The ‘emotion factor’ is coming back to this stock after a year’s vacation. Duration is very important here, and our views differ based on near vs. intermediate vs. long-term.
HBI is an interesting name right here. It has historically been a ‘love it or hate it stock” with not a whole lot of sentiment resting between. That high-emotion factor deflated over the past year, and it fell on to the ‘who cares’ list – based purely on investor requests to us on the name. Now we’re we’re seeing the emotion build up again on both sides. We view Duration on this one almost as a barbell.
We like it a lot near term – for the next two quarters, that is. The company has the top-line in the bag, cotton costs locked 30% below current prices, moderate channel restocking, and channel fill as a key customer – Dollar General – is back in rapid growth mode and will need HBI product to fill its shelves. Over the longer term, HBI is the last company left in the industry that can capture such a major margin delta through sourcing savings and use it as an offensive weapon to gain share the same way Gildan did in the early 2000’s. We only need 2-3% growth to make that happen longer term, which would drive margins up and debt down.

● Data segment:
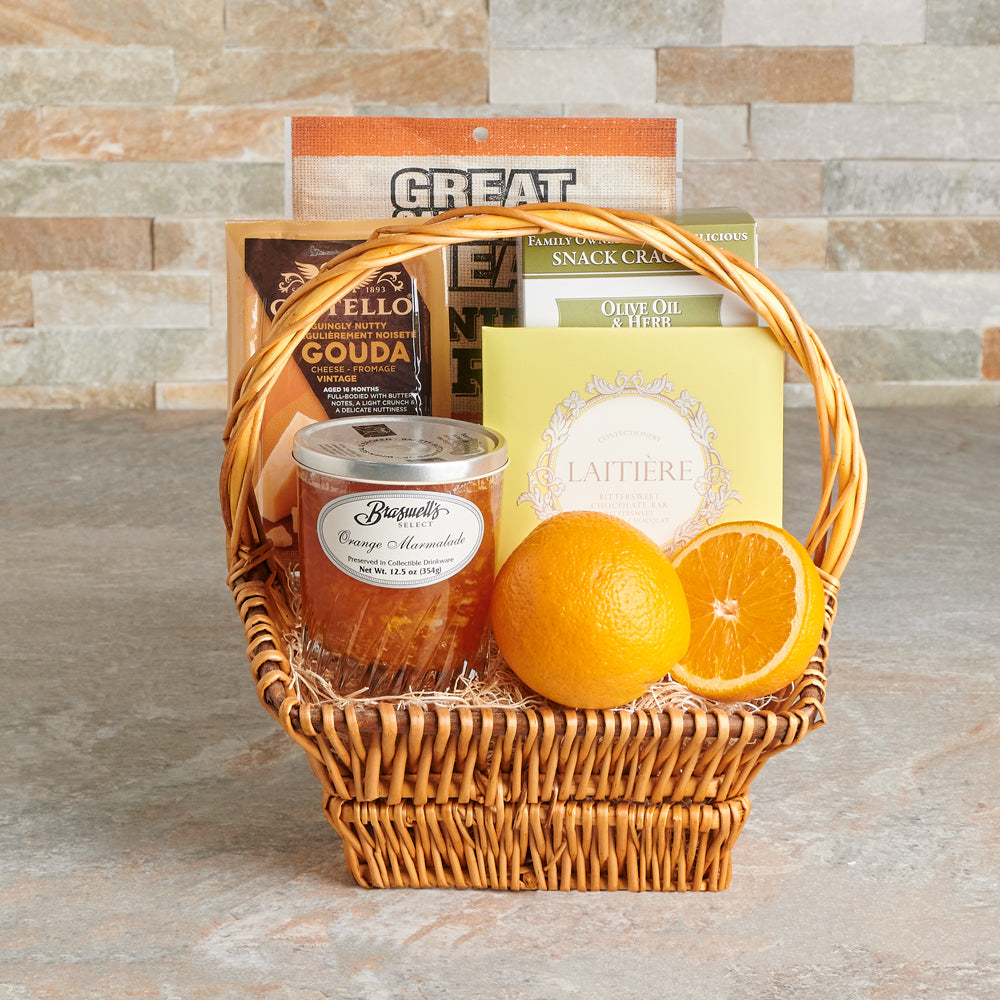 Gourmet Cheese and Jerky Gift Basket – how the gift is presented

● Action item:
Answer these about the text on HBI stock:
(a) How long a vacation does the text say the "emotion factor" has been on?
(b) How far below current prices are HBI's cotton costs locked?
(c) Which company does the text say gained share in the early 2000's in the way HBI could?
The lines here were drawn from a different source than the text.

● Result below:
(a) A year.
(b) 30% below current prices.
(c) Gildan.